§ What the exercise asks: Please copy out every line of the listing below in which the word "measured" appears.

===============

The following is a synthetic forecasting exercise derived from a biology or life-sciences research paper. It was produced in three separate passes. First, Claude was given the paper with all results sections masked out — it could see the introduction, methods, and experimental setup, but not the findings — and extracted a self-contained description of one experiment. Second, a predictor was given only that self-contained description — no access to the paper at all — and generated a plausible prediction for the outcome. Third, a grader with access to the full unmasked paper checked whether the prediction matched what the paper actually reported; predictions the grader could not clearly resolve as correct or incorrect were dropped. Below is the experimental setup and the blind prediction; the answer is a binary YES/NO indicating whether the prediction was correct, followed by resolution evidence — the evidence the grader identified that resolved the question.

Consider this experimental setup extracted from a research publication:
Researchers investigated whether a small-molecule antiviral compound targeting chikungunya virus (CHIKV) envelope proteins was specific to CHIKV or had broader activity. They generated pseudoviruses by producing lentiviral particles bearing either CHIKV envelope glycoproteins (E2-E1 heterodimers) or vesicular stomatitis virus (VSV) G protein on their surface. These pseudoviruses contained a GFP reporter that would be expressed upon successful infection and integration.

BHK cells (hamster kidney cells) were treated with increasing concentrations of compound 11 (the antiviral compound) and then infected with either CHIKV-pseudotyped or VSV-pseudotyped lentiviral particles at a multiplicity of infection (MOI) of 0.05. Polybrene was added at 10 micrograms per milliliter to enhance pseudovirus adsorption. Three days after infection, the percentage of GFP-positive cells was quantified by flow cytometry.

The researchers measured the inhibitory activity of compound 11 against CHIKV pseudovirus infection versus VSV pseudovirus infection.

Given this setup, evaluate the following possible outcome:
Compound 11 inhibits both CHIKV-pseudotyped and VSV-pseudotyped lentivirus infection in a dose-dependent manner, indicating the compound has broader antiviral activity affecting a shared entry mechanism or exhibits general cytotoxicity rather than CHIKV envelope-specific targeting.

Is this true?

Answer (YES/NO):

===============

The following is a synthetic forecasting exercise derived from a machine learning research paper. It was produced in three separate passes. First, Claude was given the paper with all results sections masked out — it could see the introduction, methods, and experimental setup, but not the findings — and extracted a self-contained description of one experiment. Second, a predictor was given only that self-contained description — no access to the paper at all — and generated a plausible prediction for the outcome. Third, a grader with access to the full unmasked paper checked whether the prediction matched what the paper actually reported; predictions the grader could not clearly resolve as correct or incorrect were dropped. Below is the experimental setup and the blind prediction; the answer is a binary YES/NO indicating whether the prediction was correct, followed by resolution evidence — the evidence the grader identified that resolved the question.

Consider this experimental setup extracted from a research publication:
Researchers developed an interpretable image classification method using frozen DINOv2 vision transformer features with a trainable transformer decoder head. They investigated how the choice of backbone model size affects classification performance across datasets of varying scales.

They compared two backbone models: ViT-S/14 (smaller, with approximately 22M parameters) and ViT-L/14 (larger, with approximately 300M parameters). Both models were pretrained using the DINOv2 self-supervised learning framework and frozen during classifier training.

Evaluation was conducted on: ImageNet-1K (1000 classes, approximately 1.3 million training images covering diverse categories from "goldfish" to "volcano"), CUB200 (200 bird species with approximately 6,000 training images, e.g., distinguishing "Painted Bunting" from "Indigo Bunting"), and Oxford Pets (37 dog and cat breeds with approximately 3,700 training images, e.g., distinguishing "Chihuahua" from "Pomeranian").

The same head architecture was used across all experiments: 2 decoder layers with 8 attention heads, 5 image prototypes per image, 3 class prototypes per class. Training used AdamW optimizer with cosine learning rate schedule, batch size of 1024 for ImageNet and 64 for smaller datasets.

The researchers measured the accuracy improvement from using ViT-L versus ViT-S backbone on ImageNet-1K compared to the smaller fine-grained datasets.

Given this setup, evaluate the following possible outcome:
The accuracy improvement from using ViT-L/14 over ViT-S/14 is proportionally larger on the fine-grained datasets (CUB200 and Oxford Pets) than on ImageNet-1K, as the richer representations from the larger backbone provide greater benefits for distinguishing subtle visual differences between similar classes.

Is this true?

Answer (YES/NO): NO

===============

§ Solution for this problem:
The researchers measured the inhibitory activity of compound 11 against CHIKV pseudovirus infection versus VSV pseudovirus infection.
The researchers measured the accuracy improvement from using ViT-L versus ViT-S backbone on ImageNet-1K compared to the smaller fine-grained datasets.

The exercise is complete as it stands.